Oui, Dolce est un marchand d'esclaves, mais c'est un marchand d'esclaves qui s'oppose à l'esclavage des enfants.

Il est assez courant que des enfants soient réduits en esclavage, mais la plupart sont des enfants innocents et non désirés.

Cependant, les esclaves enfants semblent être très prisés, et les marchands d'esclaves autres que Dolce en achètent et en vendent probablement régulièrement.

Dolce semble essayer d'y faire quelque chose, mais cela paraît être une tâche difficile, car éviter de vendre les enfants les plus demandés est quasi impossible.

Dolce aide maintenant à gérer l'orphelinat et semble peiner à gérer ne serait-ce que les enfants qui arrivent chez lui.

Cependant, l'orphelinat a encore du mal à tourner, et la situation actuelle semble devenir de plus en plus difficile à maintenir.

« …… Comme les choses peuvent être difficiles. »

« Il y a…… des limites à ce que je peux faire seul…… »

« Est-ce la meilleure façon de faire…… après tout ? »

« Oui. Il n'y a pas d'autre moyen que de changer la loi. »

La meilleure solution serait de faire une loi interdisant la création d'esclaves enfants, mais cela nécessiterait probablement la signature de tous les marchands d'esclaves pour aboutir.

De plus, ce n'est pas le seul endroit où existent des marchands d'esclaves.

Il y a des marchands d'esclaves dans d'autres pays aussi, et je suis sûr qu'il y a des endroits où les enfants sont couramment vendus.

Et que deviendront les enfants qui sont vendus actuellement ?

Il faudrait faire le tour de tous les nobles et lieux qui utilisent des esclaves, leur demander de rendre les enfants contre de l'argent, etc.

Plus j'y pense, plus la tâche semble insurmontable.

Pour faire court……

« Cela serait-il irréaliste…… ? »

« Ce le serait. …… Si ne serait-ce que la royauté était au courant de la situation actuelle, quelque chose pourrait changer…… »

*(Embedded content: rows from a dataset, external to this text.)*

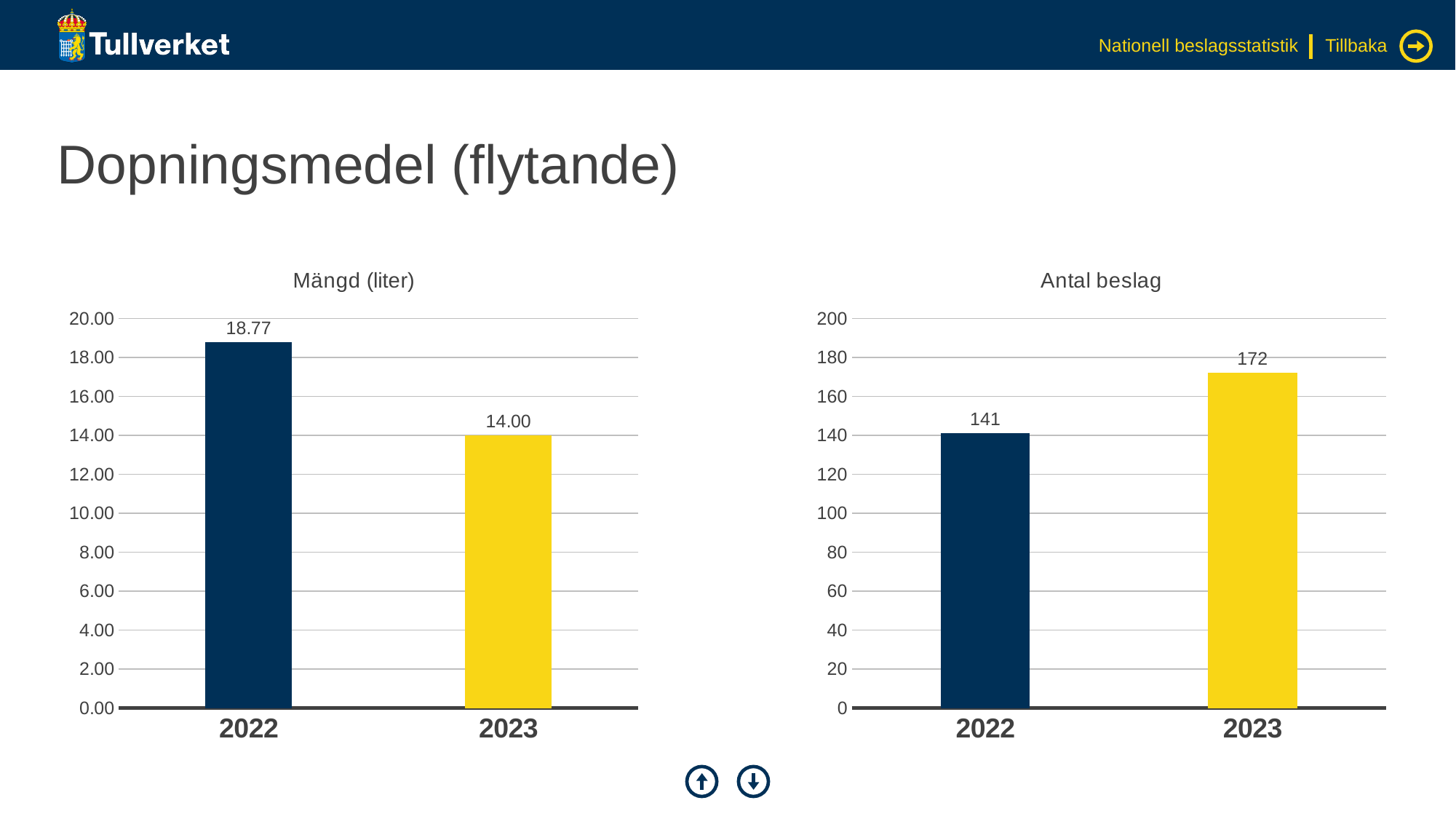
In the 'Antal beslag' chart, do the values rise or fall from 2022 to 2023? rise In the 'Mängd (liter)' chart, what is the difference between the 2022 and 2023 values? 4.77 In the 'Mängd (liter)' chart, how many years are shown on the x axis? 2 In the 'Antal beslag' chart, what is the value for 2022? 141 In the 'Mängd (liter)' chart, which year has the highest value? 2022 What kind of chart is the 'Antal beslag' chart? bar chart In the 'Antal beslag' chart, which year has the lowest value? 2022 In the 'Antal beslag' chart, what is the difference between the 2023 and 2022 values? 31 In the 'Mängd (liter)' chart, what is the value for 2022? 18.77 In the 'Antal beslag' chart, is the value for 2023 greater or less than 160? greater In the 'Mängd (liter)' chart, what is the value for 2023? 14.00 In the 'Antal beslag' chart, what is the value for 2023? 172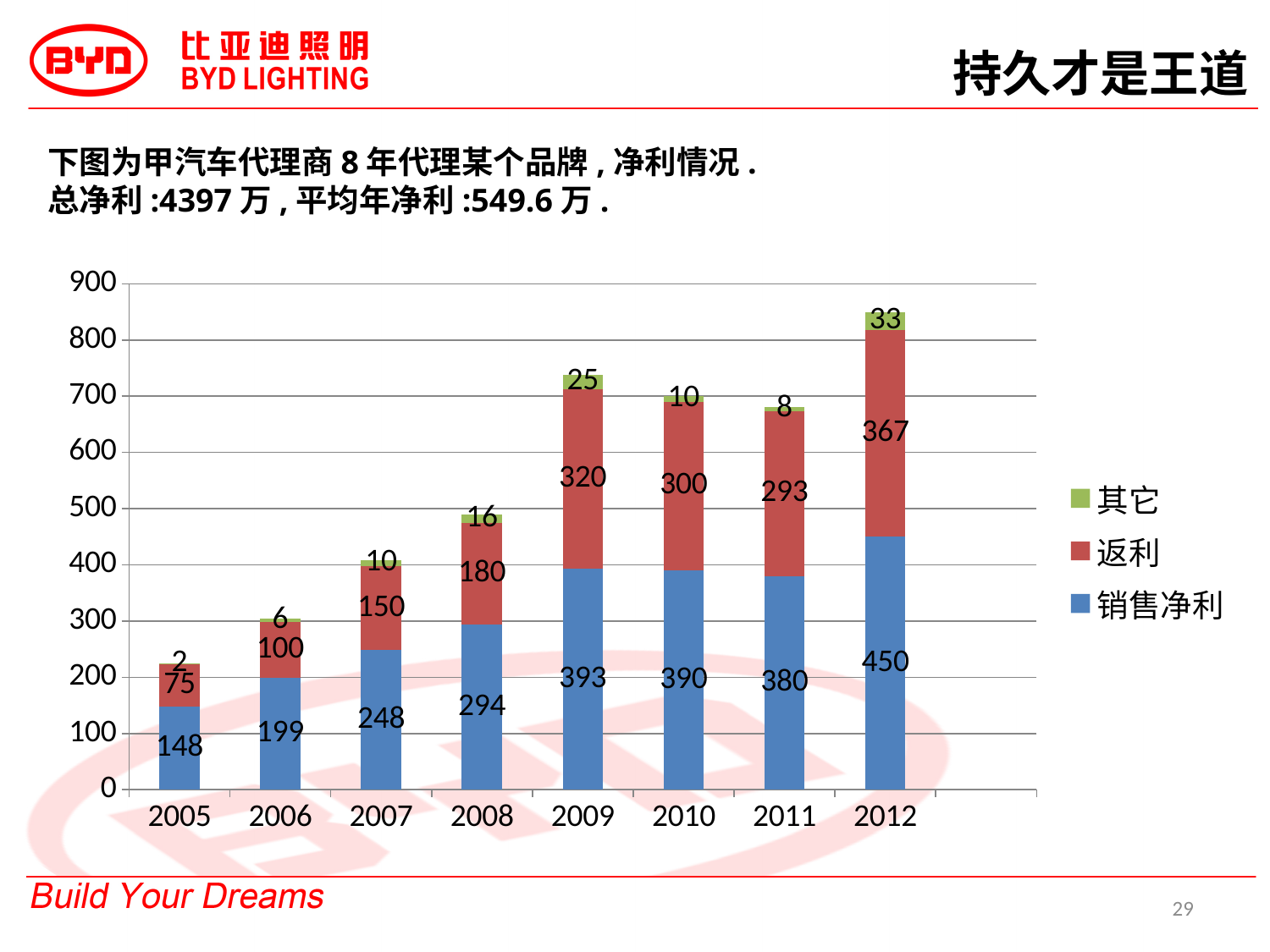
How many years are shown on the x axis? 8 Which is larger, the 返利 value for 2009 or for 2010? 2009 Which year has the highest 销售净利 value? 2012 How many series does the legend list? 3 What is the difference between the 销售净利 values for 2012 and 2005? 302 What is the 销售净利 value for 2009? 393 What is the 返利 value for 2012? 367 What is the 其它 value for 2008? 16 What is the total of the stacked bar for 2012? 850 What kind of chart is shown on the slide? Stacked bar chart What is the total of the stacked bar for 2005? 225 Which year has the lowest 返利 value? 2005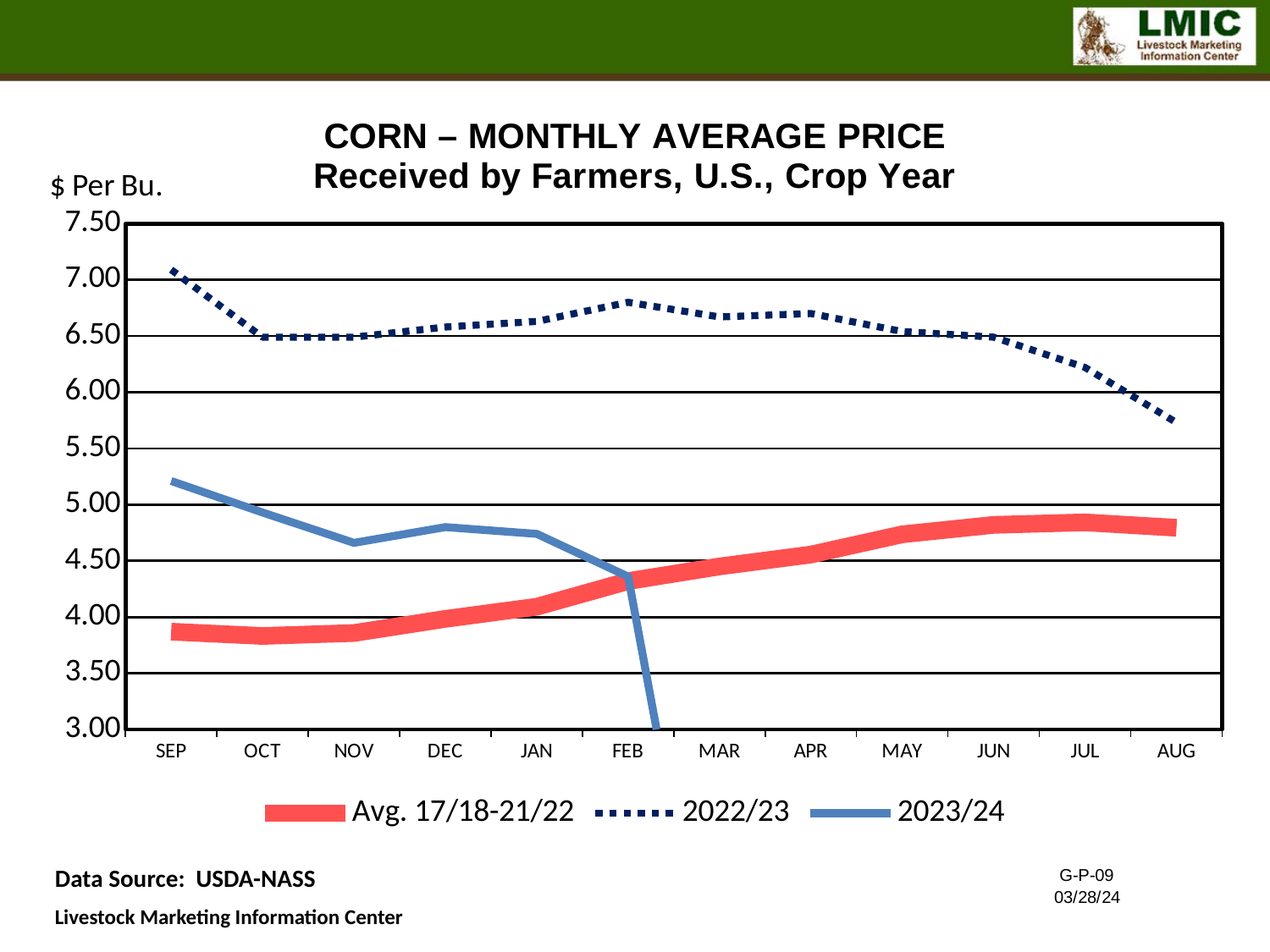
Is the 2023/24 value for SEP greater or less than 5.00? greater Is the 2022/23 value for AUG greater or less than 6.00? less What kind of chart is shown on the slide? line chart What unit is shown on the y axis? $ Per Bu. How many months are shown along the x axis? 12 Is the 2022/23 value for SEP greater or less than 6.50? greater In which month is the 2022/23 series at its highest? SEP Does the Avg. 17/18-21/22 series generally rise or fall from SEP to JUL? rise In which month is the 2022/23 series at its lowest? AUG How many series does the legend list? 3 In SEP, which series has the higher value: 2022/23 or 2023/24? 2022/23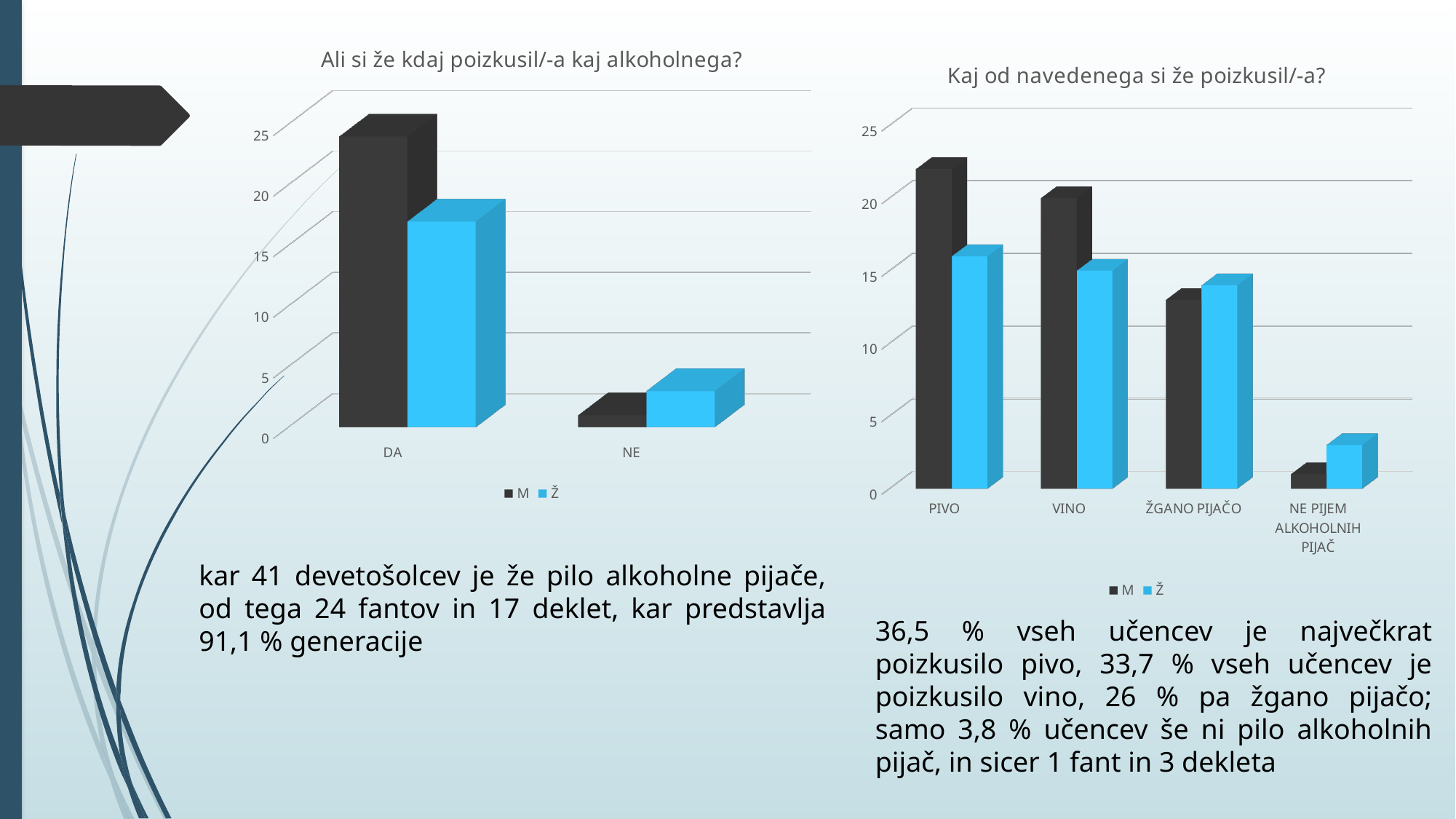
In the right chart "Kaj od navedenega si že poizkusil/-a?", which category has the lowest value for series Ž? NE PIJEM ALKOHOLNIH PIJAČ In the right chart "Kaj od navedenega si že poizkusil/-a?", how many categories are shown on the x axis? 4 What are the two legend entries in the right chart "Kaj od navedenega si že poizkusil/-a?"? M and Ž In the right chart "Kaj od navedenega si že poizkusil/-a?", which series has the larger value for PIVO, M or Ž? M In the left chart "Ali si že kdaj poizkusil/-a kaj alkoholnega?", is the value for Ž at NE greater or less than 5? less In the right chart "Kaj od navedenega si že poizkusil/-a?", is the value for M at PIVO greater or less than 20? greater In the right chart "Kaj od navedenega si že poizkusil/-a?", which category has the highest value for series M? PIVO What kind of chart is the left chart titled "Ali si že kdaj poizkusil/-a kaj alkoholnega?"? bar chart In the right chart "Kaj od navedenega si že poizkusil/-a?", is the value for Ž at VINO greater or less than 20? less In the left chart "Ali si že kdaj poizkusil/-a kaj alkoholnega?", which series has the larger value for DA, M or Ž? M In the left chart "Ali si že kdaj poizkusil/-a kaj alkoholnega?", how many series does the legend list? 2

« La royauté n'est pas au courant non plus ? »

« Eh bien, je ne sais pas. La famille royale n'utilise pas d'esclaves. »

« C'est ça ? »

À en croire le récit, la royauté est composée de gens de très haut rang.

Par conséquent, ils n'autoriseraient jamais des esclaves du statut le plus bas à entrer au château ou à y travailler.

Ils ne se soucient peut-être pas des esclaves et ne comprennent peut-être pas la situation actuelle.

Cependant, il y a la crainte qu'ils ne veuillent pas s'en mêler, donc ils ne savent pas vraiment ce qui se passe en réalité.

« Hum, donc pour l'instant on se contentera de maintenir la situation…… jusqu'à ce qu'on trouve une solution. »

« Je pense que c'est une bonne idée pour l'instant……, mais il faut faire quelque chose pour l'orphelinat. »

« D'accord, occupe-toi de ça en premier. J'essaierai de trouver une solution pendant que je fais mon travail. »

« Je verrai ce que je peux faire. »

Puisque Dolce, qui réfléchit à ce problème depuis longtemps, ne peut pas le résoudre, ce problème sera très difficile à régler, mais comme il a dit qu'il le ferait, il n'y a aucune chance qu'il ne fasse rien.

Après avoir dit au revoir à Dolce, je décidai de quitter la boutique pour l'instant.

Le soleil se couche déjà parce que Maria a fait perdre beaucoup de temps, mais…… je ferai ce que je peux maintenant et j'essaierai de voir ce que je peux faire d'ici là.

Ce sera peut-être un travail de très long terme, mais…… je m'en sortirai.